A sweet treat made at the beginning of the week can give you the motivation you need to make it to the end. These little cookies by pastry chef Noel Singh taste like apple pies but require less time, which mean you get to eat them quicker! Like many of us, kids are also getting a bit antsy being stuck indoors. This recipe is something you could easily do with them to keep them occupied. I’d just suggest leaving grating of the apple to the adults. This recipe makes 1 dozen cookies.

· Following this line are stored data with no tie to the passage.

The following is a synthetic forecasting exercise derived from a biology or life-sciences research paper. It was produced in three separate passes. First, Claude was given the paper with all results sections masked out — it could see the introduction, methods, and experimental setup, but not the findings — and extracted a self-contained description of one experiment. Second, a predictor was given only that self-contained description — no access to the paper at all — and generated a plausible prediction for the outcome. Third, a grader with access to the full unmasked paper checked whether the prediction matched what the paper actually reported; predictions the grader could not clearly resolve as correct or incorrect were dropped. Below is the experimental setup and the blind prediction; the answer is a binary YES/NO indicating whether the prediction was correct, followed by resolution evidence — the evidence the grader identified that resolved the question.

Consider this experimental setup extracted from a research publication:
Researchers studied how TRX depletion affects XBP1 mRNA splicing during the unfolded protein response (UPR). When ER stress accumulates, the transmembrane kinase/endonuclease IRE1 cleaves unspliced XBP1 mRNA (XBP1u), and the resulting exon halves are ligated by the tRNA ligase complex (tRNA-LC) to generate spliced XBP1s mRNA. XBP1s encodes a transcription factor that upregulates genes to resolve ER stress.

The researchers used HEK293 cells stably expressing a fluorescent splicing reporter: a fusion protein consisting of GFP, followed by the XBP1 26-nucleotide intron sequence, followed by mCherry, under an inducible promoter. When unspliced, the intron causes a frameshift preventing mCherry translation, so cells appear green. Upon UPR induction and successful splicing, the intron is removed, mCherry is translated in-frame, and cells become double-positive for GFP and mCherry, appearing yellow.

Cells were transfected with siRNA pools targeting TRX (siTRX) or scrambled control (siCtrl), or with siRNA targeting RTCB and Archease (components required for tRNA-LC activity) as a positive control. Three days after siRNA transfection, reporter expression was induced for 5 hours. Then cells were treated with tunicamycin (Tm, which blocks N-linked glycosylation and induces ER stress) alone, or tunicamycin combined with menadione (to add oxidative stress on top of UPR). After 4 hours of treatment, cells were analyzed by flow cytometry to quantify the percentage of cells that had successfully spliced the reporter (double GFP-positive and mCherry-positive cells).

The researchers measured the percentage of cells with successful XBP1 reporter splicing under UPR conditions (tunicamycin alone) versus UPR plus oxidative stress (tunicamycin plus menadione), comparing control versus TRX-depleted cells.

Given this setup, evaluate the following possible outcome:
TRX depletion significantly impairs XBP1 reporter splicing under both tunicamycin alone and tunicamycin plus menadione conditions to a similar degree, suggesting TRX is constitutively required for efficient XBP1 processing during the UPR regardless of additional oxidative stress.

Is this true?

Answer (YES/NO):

1-1/4 cup all-purpose flour
2 tsp baking powder
1 tsp cinnamon
1/2 tsp ground nutmeg
1/4 tsp dried ginger
1/4 tsp ground allspice
1/3 cup vegan butter (I used Becel)
2 tbsp coconut oil, solid but not hard
1 cup coconut sugar
1/2 cup shredded apple
1 vegan egg substitute
1 tsp vanilla extract
1/4 cup oat flour
Zest from 1/2 of a lemon
pinch of salt
1 tbsp vegan butter
2 tbsp brown sugar
3 tbsp all-purpose flour
1 tbsp sliced almonds, optional
Make your vegan egg substitute—I used 1 tbsp of ground chia seeds with 3 tbsp of water. Once you have it mixed with the water, set it aside for a moment until it starts to thicken. However, there are many different options you could use for a vegan egg replacer. A few examples are ground flax seeds, mashed banana, or even mashed soft tofu.
Peel, core, and grate the apple in a small bowl. Gently squeeze out any excess juice and measure out 1/2 cup. One apple will be more than enough.
To make the oat flour, place some oat flakes into a food processor and pulse a few times until you get flour consistency and a full 1/4 cup.
Add the all-purpose flour, baking powder, cinnamon, nutmeg, ground ginger, allspice, and salt to the food processor; pulse a few more times to blend together.
In your mixing bowl, combine the vegan butter, coconut oil, and coconut sugar; cream together.
Scrape down the sides and add the vegan egg with the vanilla extract until it is combined.
Add the grated apple and the lemon zest. Mix until it is even throughout the butter mixture.
Add the dry ingredients you combined previously to the mixing bowl and mix until it forms a dough.
Portion the dough into 12 equal pieces. If you have a kitchen scale, this will also come in handy, but you can also do this by eye.
Line a baking sheet with parchment paper and place the balls of dough on the tray about 2 inches apart. Press them down and flatten them slightly. You may need more than one tray.
Place the tray in the freezer for about 20-30 minutes so they will not spread too much. Preheat the oven to 350°F.
To make the streusel topping, in a small bowl, combine the vegan butter, brown sugar, and flour. Use a fork to mix together until you get a crumbly mixture. If using almond slices, mix in last. Place in freezer with the cookies to chill until the time is up.
Once the time has passed, take the cookies and streusel out of the freezer. Sprinkle some of the streusel on top of each of the cookies. Place them in the preheated oven for 15-20 minutes.
Pull them out of the oven and allow to cool on the baking sheet for about 10 minutes; transfer them to a cooling rack to cool completely. They will firm up when they are cooling.
You probably won’t be able to wait for them to cool completely because they smell so good! Enjoy!